_WHAT NEEDS TO BE DONE_
Carry on the text about finding narrow admissible tuples, starting right after its last sentence on the asymmetric Hensley-Richards sieve.

_SELECTED PASSAGE_
□ □ □ □
Finding narrow admissible tuples

From Polymath Wiki
Jump to: navigation, search

For any natural number [math]k_0[/math], an admissible [math]k_0[/math]-tuple is a finite set [math]{\mathcal H}[/math] of integers of cardinality [math]k_0[/math] which avoids at least one residue class modulo [math]p[/math] for each prime [math]p[/math]. (Note that one only needs to check those primes [math]p[/math] of size at most [math]k_0[/math], so this is a finitely checkable condition.) Let [math]H(k_0)[/math] denote the minimal diameter [math]\max {\mathcal H} - \min {\mathcal H}[/math] of an admissible [math]k_0[/math]-tuple. As part of the Polymath8 project, we would like to find as good an upper bound on [math]H(k_0)[/math] as possible for given values of [math]k_0[/math]. To a lesser extent, we would also be interested in lower bounds on this quantity. There is some scattered numerical evidence that the optimal value of H is roughly of size [math]k_0 \log k_0 + k_0[/math] for [math]k_0[/math] in the range of interest.

Upper bounds

Upper bounds are primarily constructed through various "sieves" that delete one residue class modulo [math]p[/math] from an interval for a lot of primes [math]p[/math]. Examples of sieves, in roughly increasing order of efficiency, are listed below.

Zhang sieve

The Zhang sieve uses the tuple

[math]{\mathcal H} = \{p_{m+1}, \ldots, p_{m+k_0}\}[/math]

where [math]m[/math] is minimized subject to staying admissible. Any [math]m[/math] with [math]p_{m+1} \gt k_0[/math] yields an admissible tuple; in particular, one can just take [math]{\mathcal H}[/math] to be the first [math]k_0[/math] primes past [math]k_0[/math], but this is not optimal. Applying the prime number theorem then gives the upper bound [math]H \leq (1+o(1)) k_0\log k_0[/math].

Hensley-Richards sieve

The Hensley-Richards sieve [HR1973], [HR1973b], [R1974] uses the tuple

[math]{\mathcal H} = \{-p_{m+\lfloor k_0/2\rfloor - 1}, \ldots, -p_{m+1}, -1, +1, p_{m+1},\ldots, p_{m+\lfloor k_0/2+1/2\rfloor-1}\}[/math]

where m is optimised to minimize the diameter while staying admissible.

Asymmetric Hensley-Richards sieve

The asymmetric Hensley-Richard sieve uses the tuple

[math]{\mathcal H} = \{-p_{m+\lfloor k_0/2\rfloor - 1-i}, \ldots, -p_{m+1}, -1, +1, p_{m+1},\ldots, p_{m+\lfloor k_0/2+1/2\rfloor-1+i}\}[/math]

where [math]i[/math] is an integer and [math]i,m[/math] are optimised to minimize the diameter while staying admissible.
□ □ □ □
_ENTRIES PROVIDED_
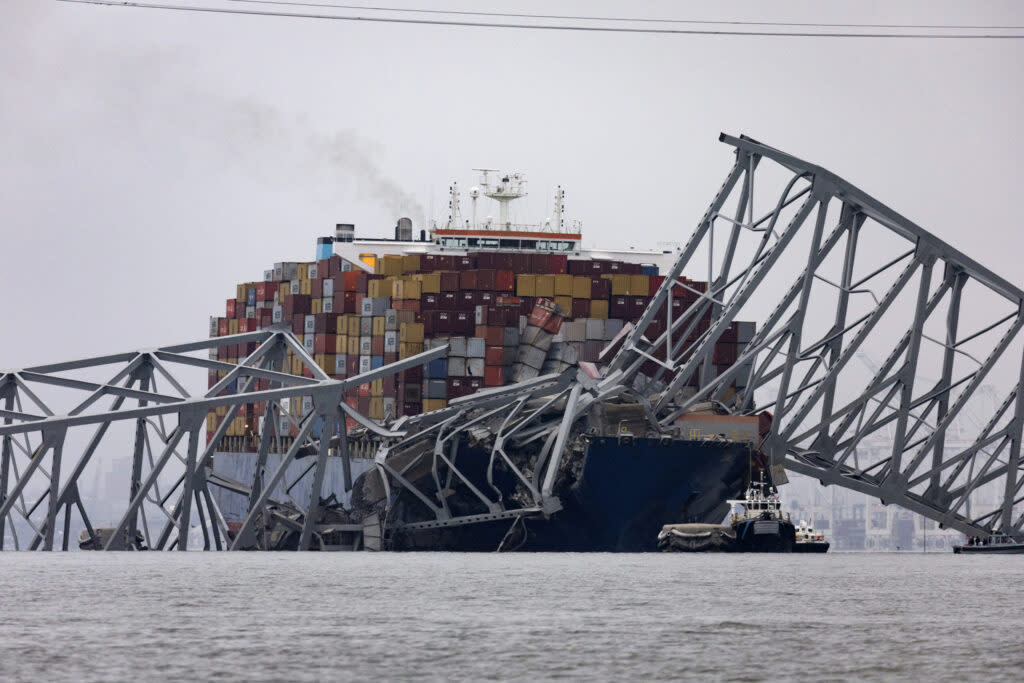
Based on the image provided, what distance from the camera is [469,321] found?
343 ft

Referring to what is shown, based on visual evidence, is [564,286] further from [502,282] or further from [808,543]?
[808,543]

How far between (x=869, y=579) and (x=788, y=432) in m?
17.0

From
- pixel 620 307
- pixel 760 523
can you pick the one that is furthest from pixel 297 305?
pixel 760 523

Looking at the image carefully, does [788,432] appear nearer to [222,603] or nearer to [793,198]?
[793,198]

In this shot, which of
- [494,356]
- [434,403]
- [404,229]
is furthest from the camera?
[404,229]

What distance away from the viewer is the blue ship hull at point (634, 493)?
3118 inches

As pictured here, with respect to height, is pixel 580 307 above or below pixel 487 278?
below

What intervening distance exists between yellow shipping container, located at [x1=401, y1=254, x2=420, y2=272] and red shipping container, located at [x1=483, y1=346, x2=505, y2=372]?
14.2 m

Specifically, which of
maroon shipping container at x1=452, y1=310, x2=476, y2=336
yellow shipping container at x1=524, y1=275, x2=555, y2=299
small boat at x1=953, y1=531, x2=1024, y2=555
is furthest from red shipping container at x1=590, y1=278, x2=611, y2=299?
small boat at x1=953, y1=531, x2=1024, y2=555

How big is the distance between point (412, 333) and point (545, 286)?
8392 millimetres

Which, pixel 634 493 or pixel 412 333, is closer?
□ □ □ □
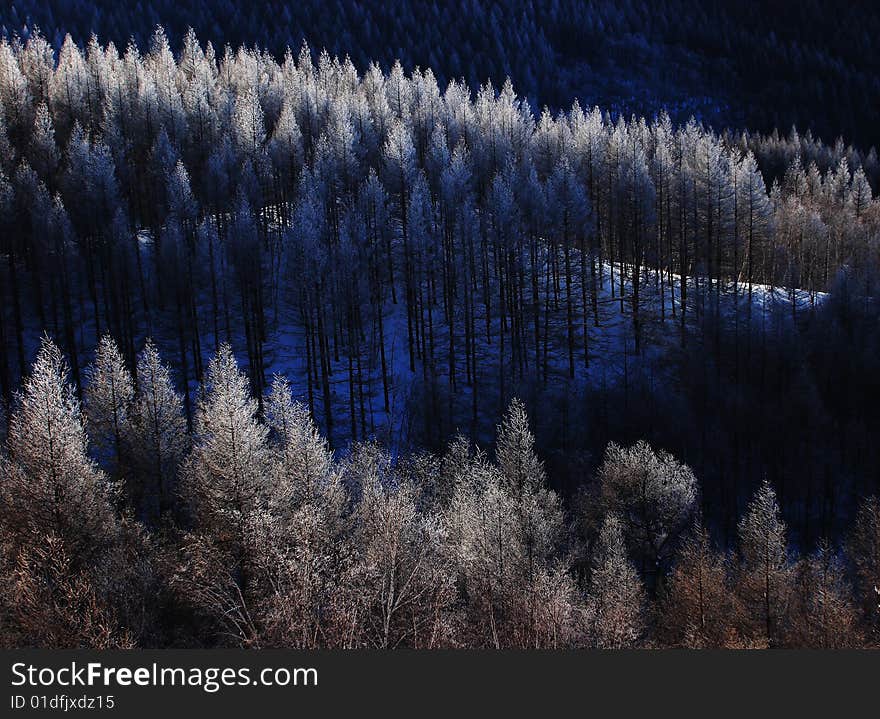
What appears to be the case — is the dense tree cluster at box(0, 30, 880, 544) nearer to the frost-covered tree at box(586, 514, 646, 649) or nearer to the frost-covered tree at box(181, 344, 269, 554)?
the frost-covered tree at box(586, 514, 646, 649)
□ □ □ □
_OUTPUT OF THE TASK_
Schinzel sieve

Given [math]0\lty\ltz\ltx[/math], the Schinzel sieve (discussed in [S1961], [HR1973], [GR1998], [CJ2001]) sieves the interval [math][1,x][/math] by [math]1 \bmod p[/math] for primes [math]p \le y[/math] and by [math]0\bmod p[/math] for primes [math]y \lt p \le z[/math]. Provided that [math]z[/math] is large enough ([math]z=k_0[/math] clearly suffices), the first [math]k_0[/math] survivors form an admissible [math]k_0[/math]-tuple (but not necessarily the narrowest one in the interval). The case [math]y=1[/math] corresponds to a sieve of Eratosthenes; if one minimizes [math]z[/math] and takes the first [math]k_0[/math] survivors greater than 1, this yields the same admissible [math]k_0[/math] tuple as Zhang, with the minimal possible value of [math]m[/math].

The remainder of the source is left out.